You will appreciate that pending the establishment of the programme an interim solution to facilitate the treatment of Irish patients was required. To address this issue, an agreement was put in place with the Freeman Hospital, Newcastle for the treatment of Irish patients requiring a lung or heart and lung transplant. This contract will continue while the necessary arrangements are being progressed in terms of establishing the programme in Ireland. To date 19 patients from this country received a transplant at the Freeman Hospital under the agreement. It is also important to stress that lungs donated in Ireland have been retrieved by the medical team at Newcastle and have helped to facilitate this additional transplant work at Newcastle for the benefit of Irish patients. Indeed, I would like to take this opportunity to acknowledge the efforts of everyone involved in developing this important alliance. However, I am also conscious that there are Irish patients who have not been fortunate enough to receive a transplant, a number of whom have died. I am very conscious of this and I want to assure the members of the Association that the establishment of the Irish programme will continue to be progressed as a priority by every one involved. I look forward to the commencement of lung transplantation in this country at the earliest possible date.
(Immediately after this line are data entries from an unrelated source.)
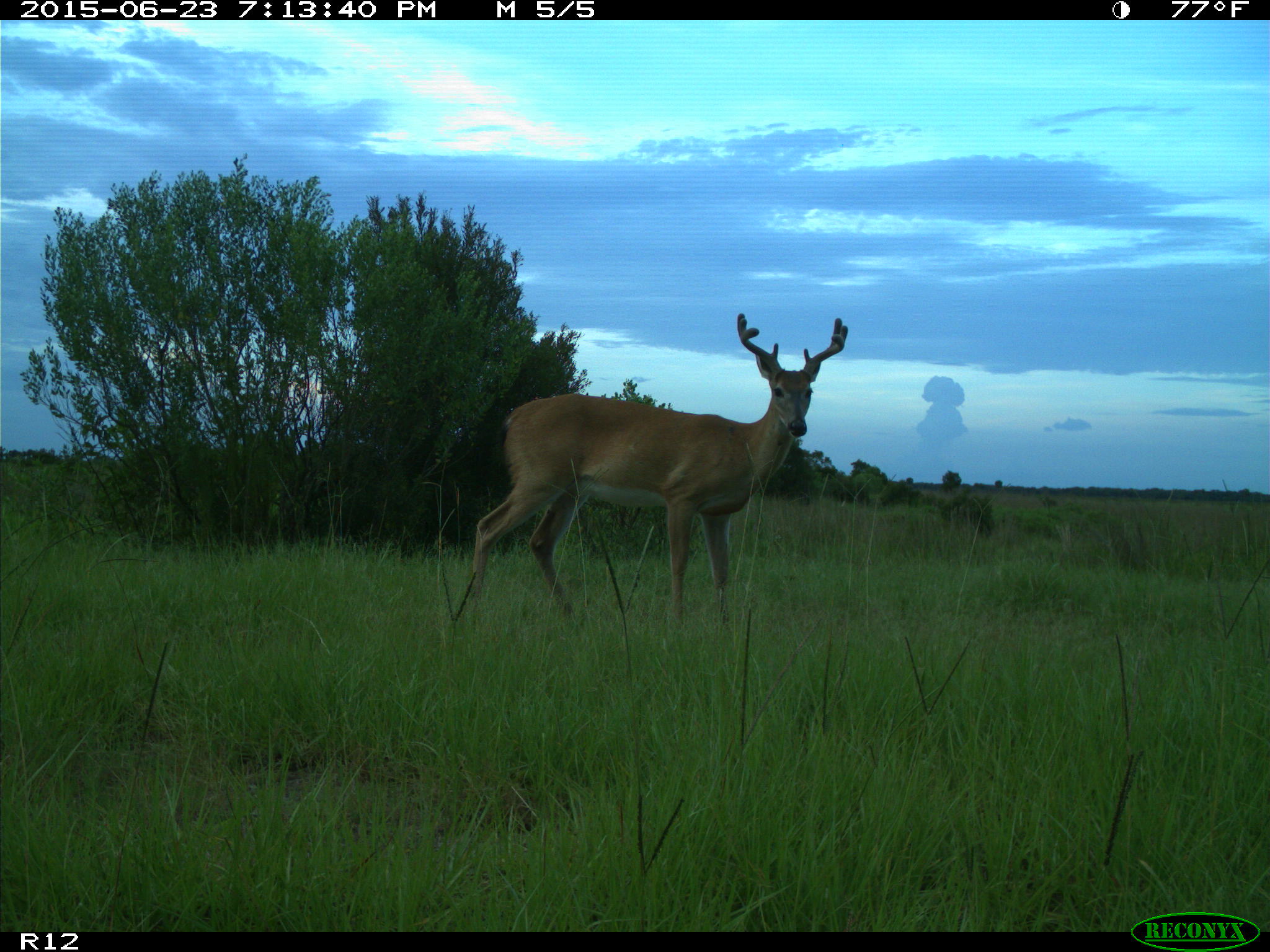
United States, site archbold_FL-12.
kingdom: Animalia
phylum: Chordata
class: Mammalia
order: Artiodactyla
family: Cervidae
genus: Odocoileus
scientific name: Odocoileus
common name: deer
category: unidentified deer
Finally, I would like to mention some important work which is being done in the area of screening for Cystic Fibrosis. The Chief Medical Officer in my Department asked Dr Sean O´Denyer, Director of Public Health in the North Western Health Board to look into the issue of introducing a national screening programme for Cystic Fibrosis. Building on Dr Denyer´s recent preliminary work in this area, the Chief Executive Officers of the Health Boards will now be taking the issue forward over the coming months under the aegis of the National Conjoint Child Health Committee, which has been established by the Chief Executive Officer.

In conclusion, I would like to thank you for inviting me here to speak to you this evening and I would like to commend the Association and you, its members, for your commitment and marvellous work over the years and I wish you continued success in the future.